Texto da página.
┌──
2.2.- Argumentos teórico-práticos

     A sociedade atual apresenta-se enredada numa cultura de velocidade e eficiência que afeta diretamente nossa consciência. Acreditamos que a velocidade reflete o estar alerta para o mundo competitivo, para o poder e para o sucesso dentro dos padrões do capitalismo contemporâneo. Como estamos sempre atropelados por compromissos, movidos pela falta de tempo, recorremos à lógica do tempo para classificar nossos alunos da mesma forma que classificamos a produção e os produtos para consumo. Colocamos um alto valor na cultura da velocidade, invertendo a função do tempo. No lugar de fazermos dele um instrumento para facilitar nossa vidas, tornamo-nos seus escravos. E, por razões culturais e não cognitivas, tendemos a avaliar a aprendizagem dentro da nossa percepção de tempo assim construída. Os alunos que se enquadram nos valores de velocidade e eficiência são considerados inteligentes e hábeis, enquanto aqueles que fogem a esse padrão social são considerados atrasados e lentos RICCI, Rudá, O perfil do educador do século XXI, Belo Horizonte, Seminário de Formação de Educadores, Regional Pampulha, 1997.. Dessa forma, perpetuamos o status quo e negamos as diferenças, num testemunho inequívoco de que as oportunidades para os alunos da última categoria limitam-se à vaga e não aos benefícios que a escola, em tese, produz.
     Coerente com a tradição expressa, a escola tem tratado a aprendizagem sob a forma de generalizações previsíveis, que pode ser obtida ao estabelecer um calendário rígido de ensino, dando muita atenção ao desenvolvimento e aplicação de instrumentos precisos de medidas. Como se não bastasse o calendário de doze meses, outros parâmetros de medida do tempo de aprendizagem são adotados : o semestre, o bimestre e o módulo aula.
     Os tempos de escolaridade já não podem permanecer os mesmos, circunscritos a um currículo que não resistirá mais às mudanças quando submetidos ao crivo das diferenças. Ao exercer um controle rígido sobre o tempo em detrimento de um bom funcionamento do trabalho escolar, não consideramos o significado dessa conduta para a aprendizagem do aluno. Como conseqüência, a educação é pensada em termos quantitativos, pelos quais os alunos aprendem unidades e peças separadas de informações, sem relação com suas experiências e com os contextos mais globais.
     O tempo é usado, portanto, como instrumento de predição e controle, o que é confortável quando, em nome da exaustão de um currículo pronto, imposto e aplicado de forma linear, desconsideramos as necessidades de formação do aluno, pressupondo que o conhecimento se dá pela soma das partes e dos tempos, independente dos processos de subjetivação de quem conhece. É preciso avançar na compreensão da dinâmica do tempo para a educação: uma dinâmica que valorize o conhecimento da cultura do professor e do aluno, suas experiências e conflitos pelos quais constroem e aprimoram suas identidades e comportamentos. Os tempos de aprendizagem devem, pois, ter prioridade sobre o ritmo artificial da ordem que rege a cultura educacional vigente, com seu tempo de relógio processado.
└──
Dados fornecidos.
┌──
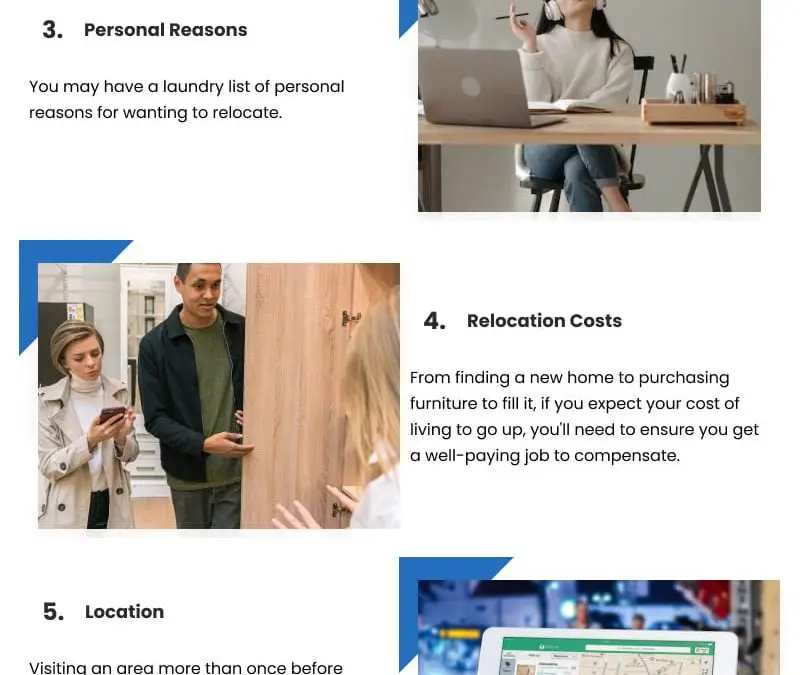 3. Personal Reasons

You may have a laundry list of personal reasons for wanting to relocate.

4. Relocation Costs

From finding a new home to purchasing furniture to fill it, if you expect your cost of living to go up, you'll need to ensure you get a well-paying job to compensate.

5. Location

Visiting an area more than once before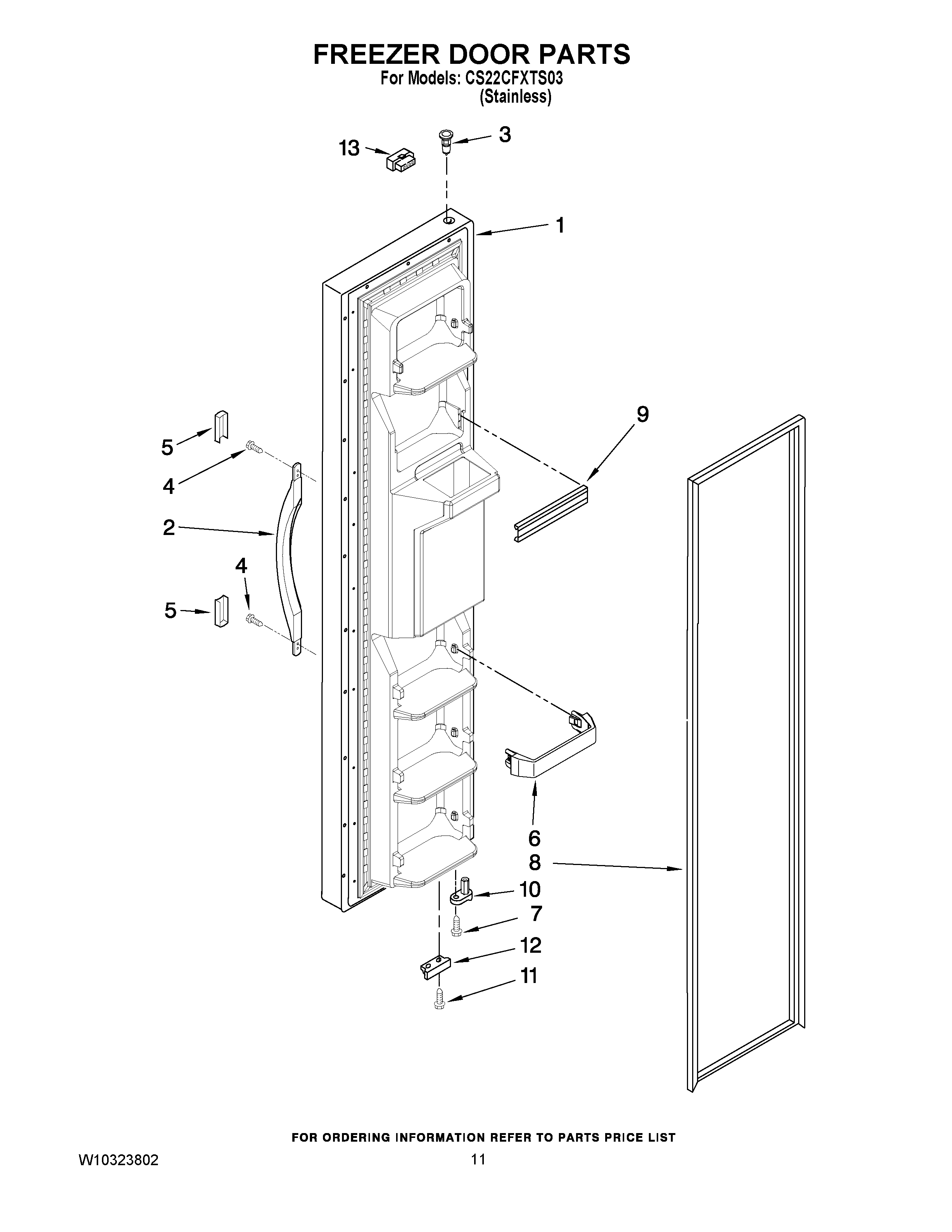 FREEZER DOOR PARTS
For Models: CS22CFXTS03
(Stainless)

13
3
1
9
5
4
2
4
5
6
8
10
7
12
11

FOR ORDERING INFORMATION REFER TO PARTS PRICE LIST

W10323802
11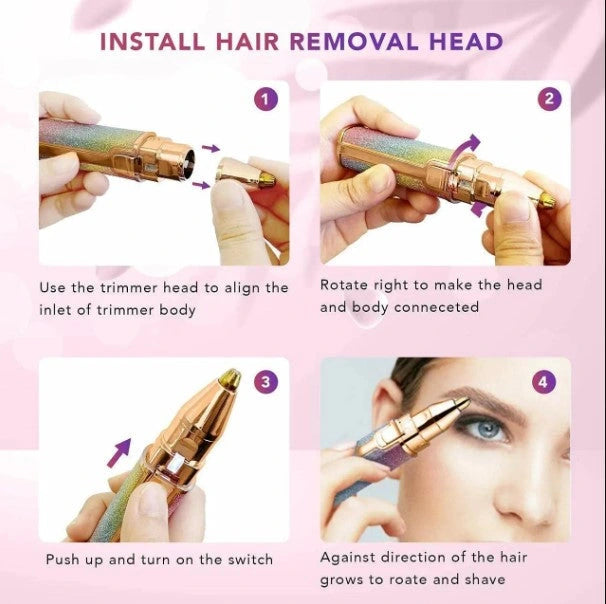 INSTALL HAIR REMOVAL HEAD

1

Use the trimmer head to align the inlet of trimmer body

2

Rotate right to make the head and body conneceted

3

Push up and turn on the switch

4

Against direction of the hair grows to roate and shave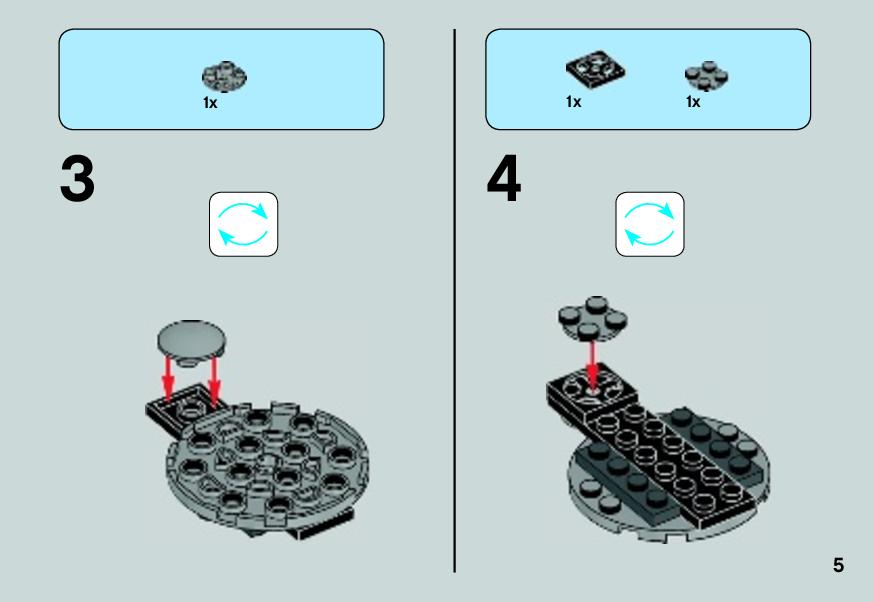 1x

3

1x

1x

4

5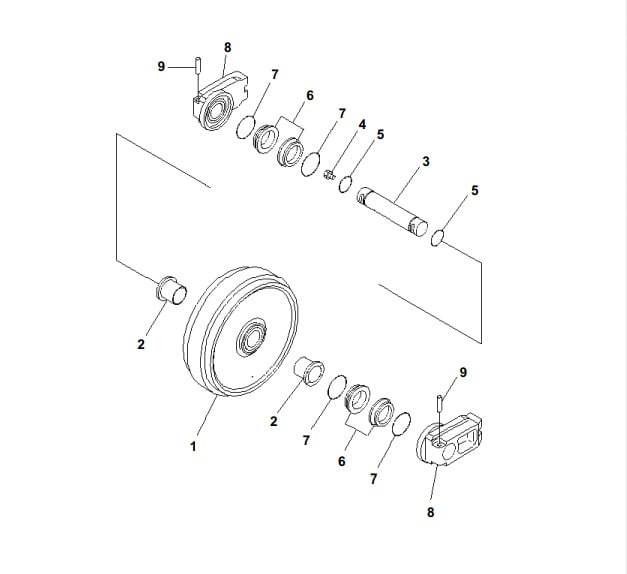 9
8
7
6
7
4
5
3
5
2
1
2
7
6
7
9
8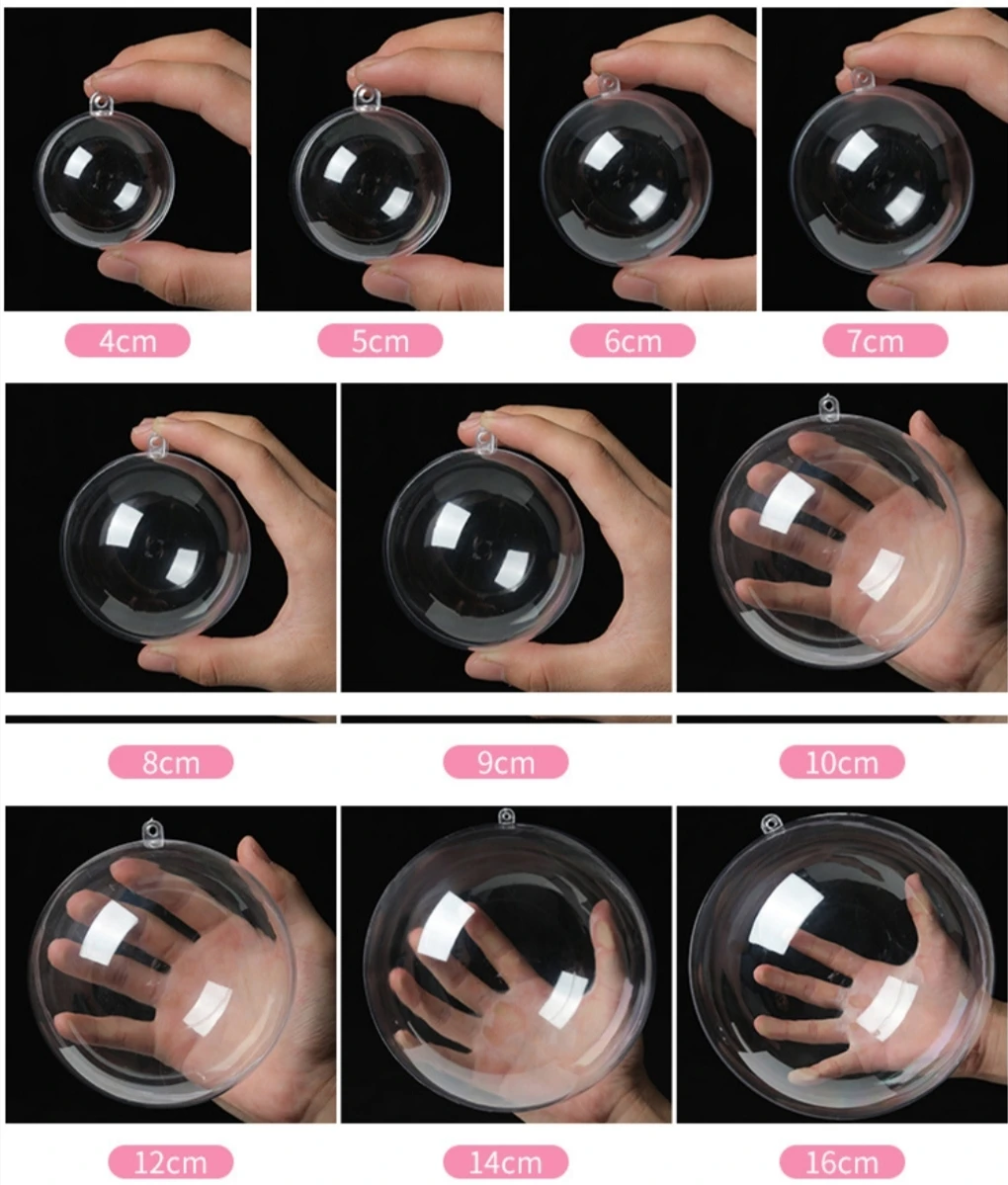 4cm

5cm

6cm

7cm

8cm

9cm

10cm

12cm

14cm

16cm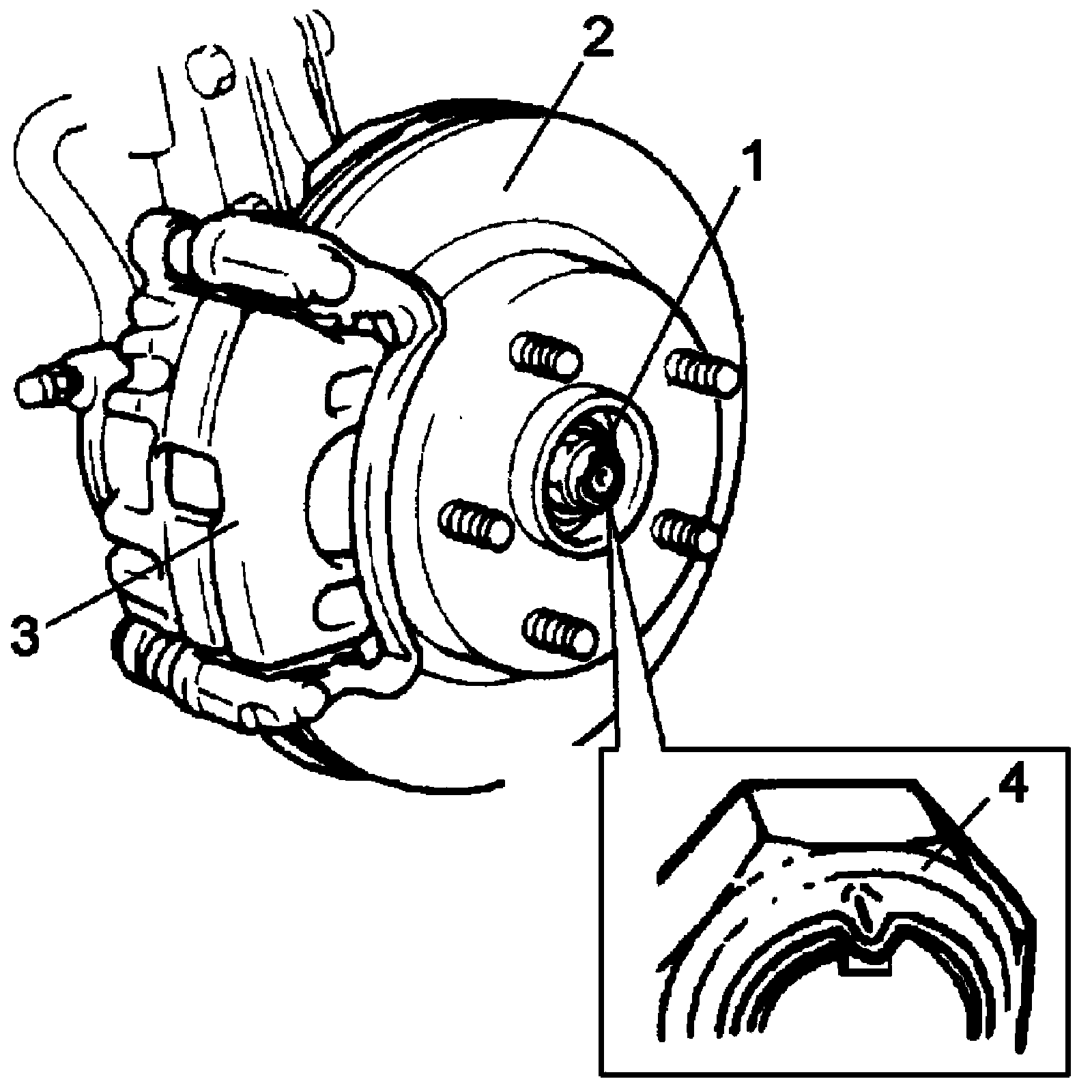 2
1
3
4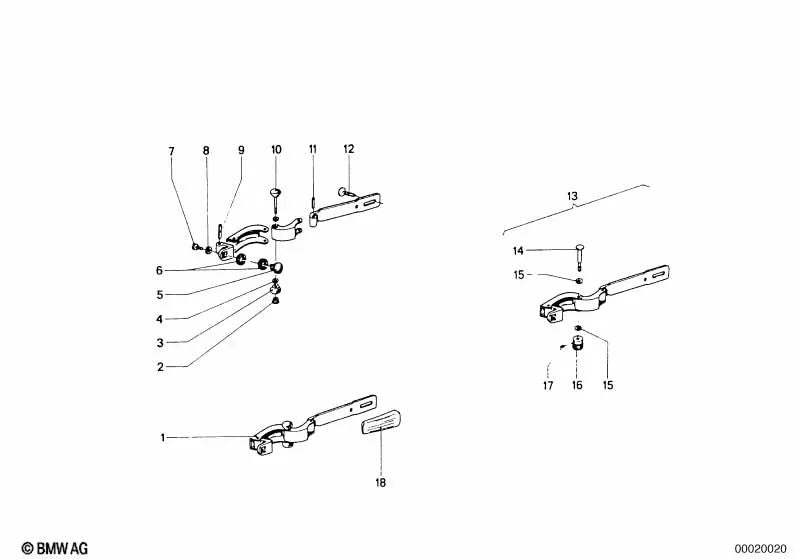 7 8 9 10 11 12

6
5
4
3
2

1

18

13

14
15

17 16 15

© BMW AG

00020020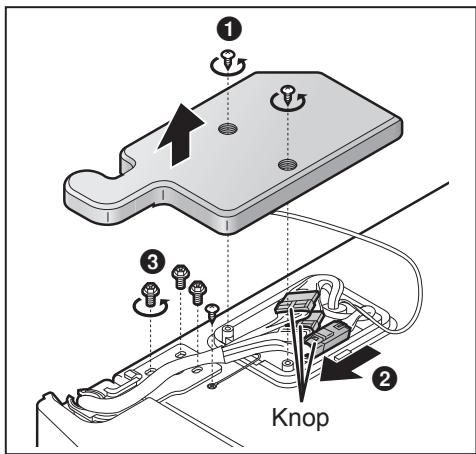 1
3
2
Knop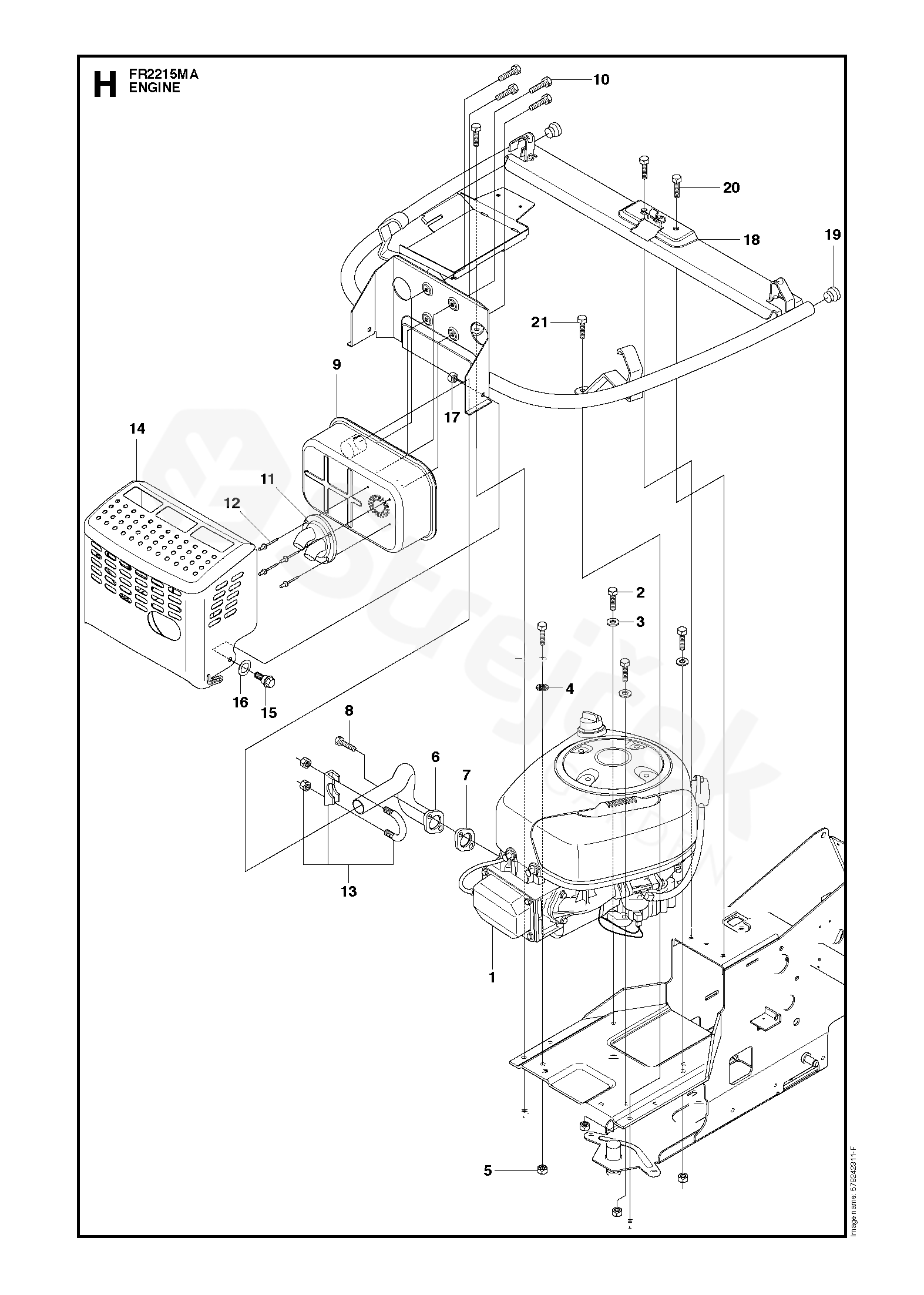 H FR2215MA
ENGINE

10
20
18
19
21
9
17
14
11
12
2
3
4
16
15
8
6
7
13
1
5

Image name: 57824231-F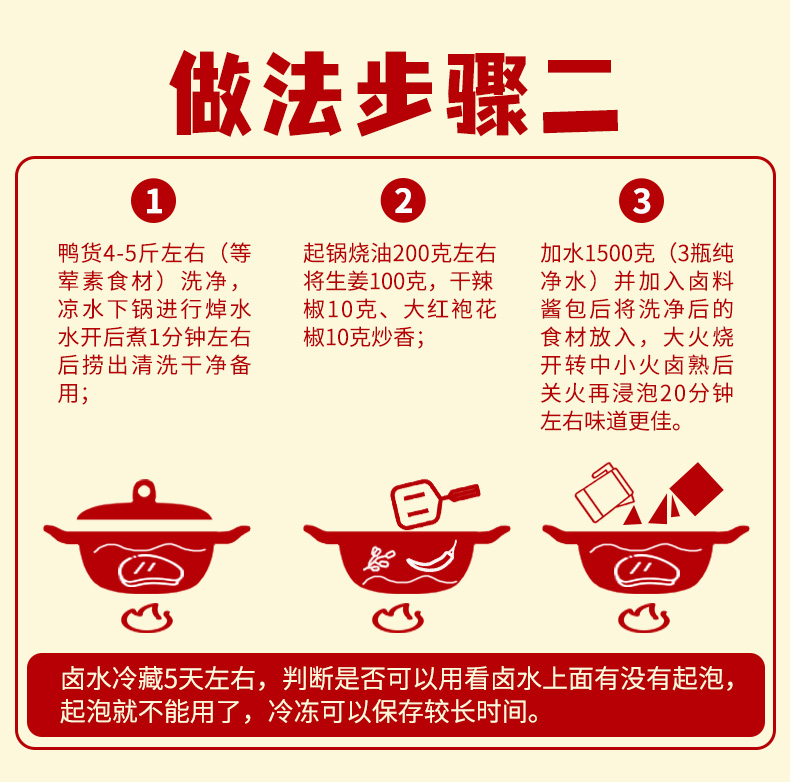 做法步骤二

1
鸭货4-5斤左右（等荤素食材）洗净，凉水下锅进行焯水水开后煮1分钟左右后捞出清洗干净备用；

2
起锅烧油200克左右将生姜100克，干辣椒10克、大红袍花椒10克炒香；

3
加水1500克（3瓶纯净水）并加入卤料酱包后将洗净后的食材放入，大火烧开转中小火卤熟后关火再浸泡20分钟左右味道更佳。

卤水冷藏5天左右，判断是否可以用看卤水上面有没有起泡，起泡就不能用了，冷冻可以保存较长时间。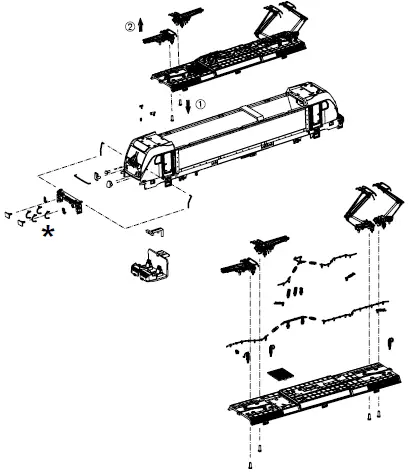 ② ① *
└──
Conjunto de exercícios.
**a.** Reescreva o trecho do texto sobre o tempo na educação situado entre "O tempo é usado, portanto, como" e "de relógio processado.", inclusive, trocando "instrumento" por "ferramenta".
**b.** Responda às perguntas abaixo com base no texto sobre o tempo na educação.
(i) Além do calendário de doze meses, que outros parâmetros de medida do tempo de aprendizagem são adotados?
(ii) Como são considerados os alunos que fogem ao padrão de velocidade e eficiência?
(iii) Em consequência do controle rígido sobre o tempo, em que termos a educação passa a ser pensada?

Respostas dos exercícios.
**a.**
O tempo é usado, portanto, como ferramenta de predição e controle, o que é confortável quando, em nome da exaustão de um currículo pronto, imposto e aplicado de forma linear, desconsideramos as necessidades de formação do aluno, pressupondo que o conhecimento se dá pela soma das partes e dos tempos, independente dos processos de subjetivação de quem conhece. É preciso avançar na compreensão da dinâmica do tempo para a educação: uma dinâmica que valorize o conhecimento da cultura do professor e do aluno, suas experiências e conflitos pelos quais constroem e aprimoram suas identidades e comportamentos. Os tempos de aprendizagem devem, pois, ter prioridade sobre o ritmo artificial da ordem que rege a cultura educacional vigente, com seu tempo de relógio processado.

**b.**
(i) O semestre, o bimestre e o módulo aula.
(ii) São considerados atrasados e lentos.
(iii) Em termos quantitativos.